Merci. Ne prenant, chose extraordinaire, pas même ombrage du trésor oublié là, pourtant toujours aussi foutrement agaçant.

Si la douleur avait été réduite au silence, elle n'en était pas moins revancharde et laissait dans son sillage une fatigue qui piquait ses yeux. Une fatigue telle que la simple pensée de rassasier la fringale ouverte par trop de chanvre l'épuisait encore davantage. Le moment était arrivé de disparaître, sans quoi, au moindre clignement de paupières un peu trop paresseux, elle s'endormirait sur ce lit-là. Et là, ce serait vraiment embarrassant. Et si Ludwig avait gagné quelque chose ce soir-là, c'était bien les balbutiements d'un respect inattendu.

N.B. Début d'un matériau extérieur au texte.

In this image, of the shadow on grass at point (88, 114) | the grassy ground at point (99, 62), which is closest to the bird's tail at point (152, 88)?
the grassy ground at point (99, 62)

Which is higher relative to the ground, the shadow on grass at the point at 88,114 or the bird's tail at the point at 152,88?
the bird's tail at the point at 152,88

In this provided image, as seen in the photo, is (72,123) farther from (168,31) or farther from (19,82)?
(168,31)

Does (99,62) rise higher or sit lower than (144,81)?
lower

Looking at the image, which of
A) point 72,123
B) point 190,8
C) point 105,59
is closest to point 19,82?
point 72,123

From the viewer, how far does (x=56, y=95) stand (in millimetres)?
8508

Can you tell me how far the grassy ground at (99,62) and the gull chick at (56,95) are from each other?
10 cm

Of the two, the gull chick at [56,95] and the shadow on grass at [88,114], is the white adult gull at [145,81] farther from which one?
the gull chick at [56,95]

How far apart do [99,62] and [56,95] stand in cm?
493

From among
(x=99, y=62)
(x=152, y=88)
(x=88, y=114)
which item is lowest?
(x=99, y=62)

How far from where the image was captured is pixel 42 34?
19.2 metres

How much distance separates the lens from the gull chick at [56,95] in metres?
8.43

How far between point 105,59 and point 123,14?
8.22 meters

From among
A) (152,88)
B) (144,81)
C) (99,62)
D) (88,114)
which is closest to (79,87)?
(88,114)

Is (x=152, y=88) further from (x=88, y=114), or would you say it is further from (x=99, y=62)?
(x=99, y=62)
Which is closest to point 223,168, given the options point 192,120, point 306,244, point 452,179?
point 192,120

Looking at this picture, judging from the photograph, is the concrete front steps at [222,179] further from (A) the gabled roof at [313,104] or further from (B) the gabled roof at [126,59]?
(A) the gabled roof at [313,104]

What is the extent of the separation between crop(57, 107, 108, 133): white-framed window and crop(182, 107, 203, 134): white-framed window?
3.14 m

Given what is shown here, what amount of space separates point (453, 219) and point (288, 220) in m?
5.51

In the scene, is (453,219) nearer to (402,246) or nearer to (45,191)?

Les jambes dans le coton, la tête dans le coaltar, délaissant le moelleux du lit avec une pointe de regret, elle se leva, le regard accroché par la lueur d'un jonc d'or oublié à son poignet. Un sourire furtif glissa à ses lippes alors qu'elle ôtait le bijou juste orné de son initiale et l'abandonna sur le petit guéridon qui lui servait d'appui. Casas paye toujours ses dettes.

D'un pas chancelant, elle rejoignit la porte et l'ouvrit n'abandonnant, avant de s'engouffrer dans le couloir, qu'une poignée de mots.


Pour la prochaine fois que je viendrai.